• **SOURCE DOCUMENT**
┌────────

The company’s digital emphasis is not surprising, given that its three founders brought Virgin Mobile into existence in the early 2000s and went on to work at a number of other mobile operators.

The model that Pure Planet is following, which focuses on using technology and practices from the IT and communications industries to refresh the utility sector is likely to become more common, driven by the potential for significantly improving customer service and interactions, and creating more dynamic and transparent pricing models.

From a customer’s perspective, what Pure Planet offers seems very compelling.

The company promises a much more transparent model to deliver energy that is completely carbon-neutral, through a combination of renewable procurement, for electricity, and carbon offsetting for gas.

It also suggests that most households will pay around 20 percent less annually in energy bills using their offering.

There are significant risks though.

One obvious risk is whether Pure Planet can deliver on its promises of better customer service and lower prices compared to the Big Six dominant utilities — British Gas, EDF Energy, E.ON, npower, Scottish Power, and SSE.

Another key risk is the financial viability of the company — at the end of 2016, one of the UK’s smaller energy suppliers, GB Energy, folded stranding its 160,000 customers.

Less obvious risks relate to the business model itself.

While selling to consumers essentially at wholesale prices may seem appealing, it removes the stabilising effect of hedging and advance buying that utilities engage in and exposes consumers to the volatility inherent to wholesale energy markets.

This essentially transfers most of the risk from the utility to its customers.

Another issue is the growing need for utilities to engage in demand management and support renewables and electric vehicle charging, something that small suppliers like Pure Planet might struggle to do.

└────────

• **INFORMATION SUPPLIED**
┌────────

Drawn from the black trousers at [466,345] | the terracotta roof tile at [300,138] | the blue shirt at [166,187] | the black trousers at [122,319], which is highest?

└────────

Print the passage of the Pure Planet text from "It also suggests" to "Energy, E.ON, npower, Scottish Power, and SSE.", word for word. The data that comes after this text has no connection to it.

It also suggests that most households will pay around 20 percent less annually in energy bills using their offering.

There are significant risks though.

One obvious risk is whether Pure Planet can deliver on its promises of better customer service and lower prices compared to the Big Six dominant utilities — British Gas, EDF Energy, E.ON, npower, Scottish Power, and SSE.